### EXTRAIT SOURCE

# # # # # # #

De la péniche au moulin
Octobre 2020. Invitées en résidence par l’association Caranusca, avec Géraldine Alibeu, on partait lire Jean-Kevin sur une péniche… Le bateau ayant quelques hoquets, la formidable équipe de Caranusca a aussitôt rebondi pour remplacer cette navigation par une immersion dans les ateliers des faïenciers de Sarreguemines.
Et nous voilà, Jean-Kevin sous le bras, dans le très beau moulin de la Blies. Ce lieu est un écrin paradisiaque autour des ruines d’une faïencerie, une de ces nombreuses usines désormais disparues. Restent un musée des techniques faïencières, des ateliers pédagogiques, un jardin merveilleux, des pierres, le bruissement des feuilles sur l’eau de la Blies, le cri d’un oie égyptienne, son envol… Et toutes ses photos, ses regards d’ouvrières, d’ouvriers, ces regards d’enfants aussi.

# # # # # # #

### MATÉRIEL EXTRAIT
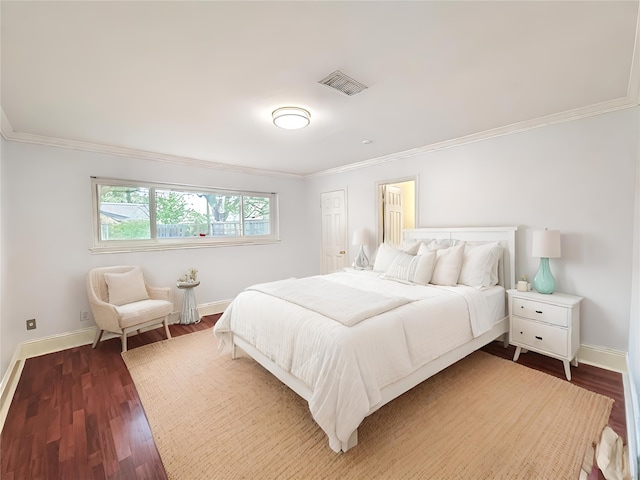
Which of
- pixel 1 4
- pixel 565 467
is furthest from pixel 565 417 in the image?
pixel 1 4

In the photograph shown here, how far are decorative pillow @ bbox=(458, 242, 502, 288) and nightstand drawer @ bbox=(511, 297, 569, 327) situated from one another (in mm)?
314

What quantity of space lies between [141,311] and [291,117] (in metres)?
2.68

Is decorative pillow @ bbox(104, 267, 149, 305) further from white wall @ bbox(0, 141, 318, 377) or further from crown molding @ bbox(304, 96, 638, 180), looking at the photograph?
crown molding @ bbox(304, 96, 638, 180)

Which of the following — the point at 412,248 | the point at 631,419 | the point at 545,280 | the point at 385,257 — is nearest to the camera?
the point at 631,419

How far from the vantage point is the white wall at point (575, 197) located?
2443mm

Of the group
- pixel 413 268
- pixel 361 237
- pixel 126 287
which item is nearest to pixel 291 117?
pixel 413 268

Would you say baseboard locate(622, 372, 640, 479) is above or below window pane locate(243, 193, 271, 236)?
below

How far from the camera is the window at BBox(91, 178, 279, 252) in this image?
364 centimetres

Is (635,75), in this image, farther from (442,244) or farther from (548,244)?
(442,244)

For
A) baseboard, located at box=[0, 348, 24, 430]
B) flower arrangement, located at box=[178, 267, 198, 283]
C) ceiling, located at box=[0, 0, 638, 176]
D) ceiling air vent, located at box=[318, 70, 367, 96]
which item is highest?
ceiling, located at box=[0, 0, 638, 176]

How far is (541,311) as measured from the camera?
2570 mm

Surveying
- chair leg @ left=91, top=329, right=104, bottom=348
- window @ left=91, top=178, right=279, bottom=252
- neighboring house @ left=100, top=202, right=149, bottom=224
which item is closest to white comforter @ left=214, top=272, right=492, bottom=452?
chair leg @ left=91, top=329, right=104, bottom=348

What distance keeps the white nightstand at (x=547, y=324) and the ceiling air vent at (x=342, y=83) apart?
247 centimetres

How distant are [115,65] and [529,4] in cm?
234
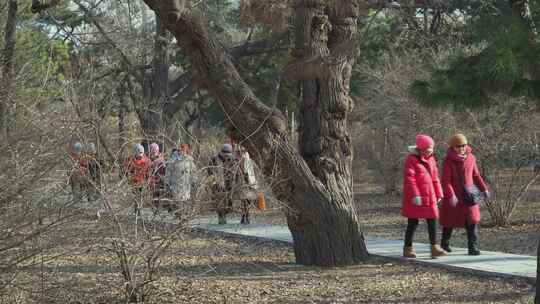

# # # # # # #

### EXERCICE
Poursuivez le récit de la visite au moulin de la Blies à partir de sa dernière phrase.

### CORRIGÉ
Les mains dans la terre
Au-delà de l’immersion dans ces traces du passé, j’avais besoin du contact de mes mains avec la terre, les couleurs… avec ce qui faisait le quotidien de ces ouvrières, de ces ouvriers. Bien sûr, ce n’est qu’une impression fugitive, un embrun venu du passé de ces hommes, de ces femmes, de ces enfants, de leur vie à l’usine. Aujourd’hui, le végétal court harmonieusement sur les ruines : plus de péniche pour apporter les blocs de pierre, plus de locomotive ni de wagon pour emporter les assiettes et les soupières. Plus de poussière de charbon ou de minéraux, plus d’odeurs. Aujourd’hui, tout est silence quand hier les meules écrasaient les blocs de grès, quand les roues d’acier tournaient pour patouiller la pâte à céramique qui était ensuite tournée, modelée, peinte, cuite, émaillée, recuite… Oui, j’étais bien loin du bruit et des cadences infernales qui rythmaient leur vie d’ouvriers, mais j’ai pu un instant, un court instant, respirer un peu de leur histoire.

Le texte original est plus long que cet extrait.